→ BRIEF A: From the lymphedema article, return the passage starting with "One of the greatest" and going on through "of radiation treatment.", copied word for word.
→ BRIEF B: According to the lymphedema article, about how long after radiation treatment ends do symptoms usually appear?
→ BRIEF C: Continue the lymphedema article from the point where it stops.

→ SOURCE DOCUMENT:
---*---
One of the greatest concerns of our breast cancer patients is the development and prevention of lymphedema. Approximately 5-10% of patients who have undergone radiation treatment and axillary lymph node dissection will develop lymphedema in their arms. The average time to develop these symptoms is about 18 months after the completion of radiation treatment.
Fortunately, there have been recent advances in understanding the causes and mechanisms of action of this condition. Read on to learn more about the present and future of lymphedema therapy.
The Compression Sleeve
The primary lymphedema treatment is manual decongestive therapy. By wearing a compression sleeve or using a lymphedema pump, patients can control their symptoms by reducing the amount of lymphatic fluid in their affected limbs. Many patients dislike compressive garments because they can be uncomfortable, hard to cover up, and often limit everyday activities.
On the other hand, lymphedema pumps need to be used daily and might be expensive to purchase and replace.
Vascularized Lymph Node Transfer Technique
Two recent developments in lymphedema surgery have shown promise. The first technique is the “Vascularized Lymph Node Transfer”, which removes the healthy lymph nodes from one area of the body and transfers it to where the patient had the initial lymph node removal.
---*---
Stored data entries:
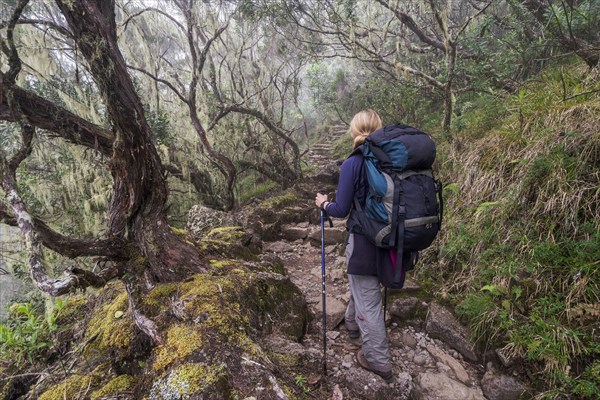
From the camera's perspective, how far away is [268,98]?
33.4 feet

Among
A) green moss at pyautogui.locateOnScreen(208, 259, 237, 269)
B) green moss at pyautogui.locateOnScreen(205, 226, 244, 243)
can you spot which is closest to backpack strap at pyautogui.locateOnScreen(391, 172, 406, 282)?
green moss at pyautogui.locateOnScreen(208, 259, 237, 269)

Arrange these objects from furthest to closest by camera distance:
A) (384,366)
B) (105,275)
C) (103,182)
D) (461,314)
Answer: (103,182) < (461,314) < (384,366) < (105,275)

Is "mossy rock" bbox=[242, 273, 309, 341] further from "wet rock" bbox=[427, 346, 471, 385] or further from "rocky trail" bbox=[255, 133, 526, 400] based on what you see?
"wet rock" bbox=[427, 346, 471, 385]

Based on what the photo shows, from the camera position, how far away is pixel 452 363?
119 inches

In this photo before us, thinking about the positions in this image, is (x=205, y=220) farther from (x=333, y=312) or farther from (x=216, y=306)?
(x=216, y=306)

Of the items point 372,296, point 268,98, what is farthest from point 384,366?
point 268,98

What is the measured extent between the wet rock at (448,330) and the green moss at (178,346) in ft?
8.82

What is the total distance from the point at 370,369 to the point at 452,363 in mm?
941

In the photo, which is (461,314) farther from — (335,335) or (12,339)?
(12,339)

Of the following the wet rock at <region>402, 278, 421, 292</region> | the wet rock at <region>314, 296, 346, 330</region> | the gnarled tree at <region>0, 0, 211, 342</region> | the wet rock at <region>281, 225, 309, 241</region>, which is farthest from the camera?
the wet rock at <region>281, 225, 309, 241</region>

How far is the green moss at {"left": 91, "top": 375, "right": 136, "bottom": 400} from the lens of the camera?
6.47ft

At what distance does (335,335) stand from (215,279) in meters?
1.60

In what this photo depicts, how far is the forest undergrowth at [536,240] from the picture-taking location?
2609mm

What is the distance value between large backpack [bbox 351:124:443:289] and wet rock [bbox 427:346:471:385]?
1.24m
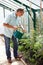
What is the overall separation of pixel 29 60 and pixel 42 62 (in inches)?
16.7

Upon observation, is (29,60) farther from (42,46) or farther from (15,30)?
(15,30)

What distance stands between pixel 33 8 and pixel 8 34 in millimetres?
2166

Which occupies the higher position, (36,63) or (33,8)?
(33,8)

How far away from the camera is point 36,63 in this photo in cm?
549

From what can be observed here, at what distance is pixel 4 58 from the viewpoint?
6.65m

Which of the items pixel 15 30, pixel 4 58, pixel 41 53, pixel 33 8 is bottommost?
pixel 4 58

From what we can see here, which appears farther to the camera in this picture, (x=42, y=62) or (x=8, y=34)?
(x=8, y=34)

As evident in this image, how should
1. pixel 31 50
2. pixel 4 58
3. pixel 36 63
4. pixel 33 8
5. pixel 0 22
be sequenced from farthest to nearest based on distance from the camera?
1. pixel 0 22
2. pixel 33 8
3. pixel 4 58
4. pixel 31 50
5. pixel 36 63

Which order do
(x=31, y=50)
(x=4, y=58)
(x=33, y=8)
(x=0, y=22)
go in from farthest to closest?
(x=0, y=22)
(x=33, y=8)
(x=4, y=58)
(x=31, y=50)

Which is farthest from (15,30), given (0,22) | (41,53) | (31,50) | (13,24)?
(0,22)

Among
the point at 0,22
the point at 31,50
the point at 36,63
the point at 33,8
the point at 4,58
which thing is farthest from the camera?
the point at 0,22

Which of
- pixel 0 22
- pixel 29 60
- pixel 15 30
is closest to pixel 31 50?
pixel 29 60

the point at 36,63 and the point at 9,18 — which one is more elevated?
the point at 9,18

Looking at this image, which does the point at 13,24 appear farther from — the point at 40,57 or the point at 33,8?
the point at 33,8
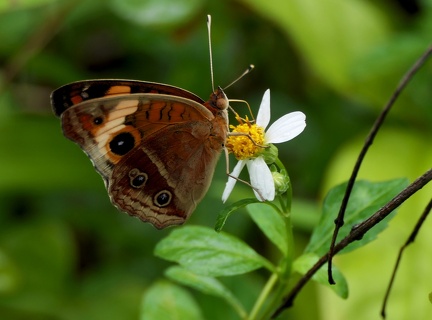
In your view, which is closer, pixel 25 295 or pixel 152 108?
pixel 152 108

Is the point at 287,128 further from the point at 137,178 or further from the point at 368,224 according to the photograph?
the point at 137,178

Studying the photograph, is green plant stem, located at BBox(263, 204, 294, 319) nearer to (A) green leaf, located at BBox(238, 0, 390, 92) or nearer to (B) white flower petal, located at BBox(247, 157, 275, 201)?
(B) white flower petal, located at BBox(247, 157, 275, 201)

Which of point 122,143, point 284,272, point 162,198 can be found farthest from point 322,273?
point 122,143

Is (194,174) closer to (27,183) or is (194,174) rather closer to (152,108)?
(152,108)

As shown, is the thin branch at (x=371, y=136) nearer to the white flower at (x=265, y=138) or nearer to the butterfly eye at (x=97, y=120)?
the white flower at (x=265, y=138)

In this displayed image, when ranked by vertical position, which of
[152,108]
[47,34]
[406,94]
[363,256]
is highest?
[47,34]

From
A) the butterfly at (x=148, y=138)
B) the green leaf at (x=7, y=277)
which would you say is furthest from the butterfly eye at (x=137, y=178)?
the green leaf at (x=7, y=277)

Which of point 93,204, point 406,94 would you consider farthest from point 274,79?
point 93,204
---*---
→ RESPONSE BOX A:
One of the greatest concerns of our breast cancer patients is the development and prevention of lymphedema. Approximately 5-10% of patients who have undergone radiation treatment and axillary lymph node dissection will develop lymphedema in their arms. The average time to develop these symptoms is about 18 months after the completion of radiation treatment.

→ RESPONSE BOX B: About 18 months after radiation treatment is completed.

→ RESPONSE BOX C:
Common donor sites for Vascularized Lymph Node Transfer are the lower abdomen and the chest. We must be mindful to prevent lymphedema from occurring in the donor sites. Often, we can transfer lymph nodes at the time of the DIEP flap. In this case, there is no additional surgery nor recovery time apart from the breast reconstructive operation.
This procedure allows us to remove any scarring that may be preventing the flow of lymphatic fluids. It also provides a long term solution in the areas affected by lymphedema.
One of our patients, Belinda Hatfield, recently described her experience with this surgery.
The second operation is the “Lymphovenous Bypass.” Using microsurgery techniques, the surgeon can reroute a patient’s lymphatic channels into blood vessels that will also allow for a reduction of lymphedema fluid. This procedure can be done in an outpatient setting through small incisions on the arm to locate the lymph vessels and venous systems.
Although both of these surgical treatments are under active investigation, they offer hope in improving the quality of life of patients with lymphedema.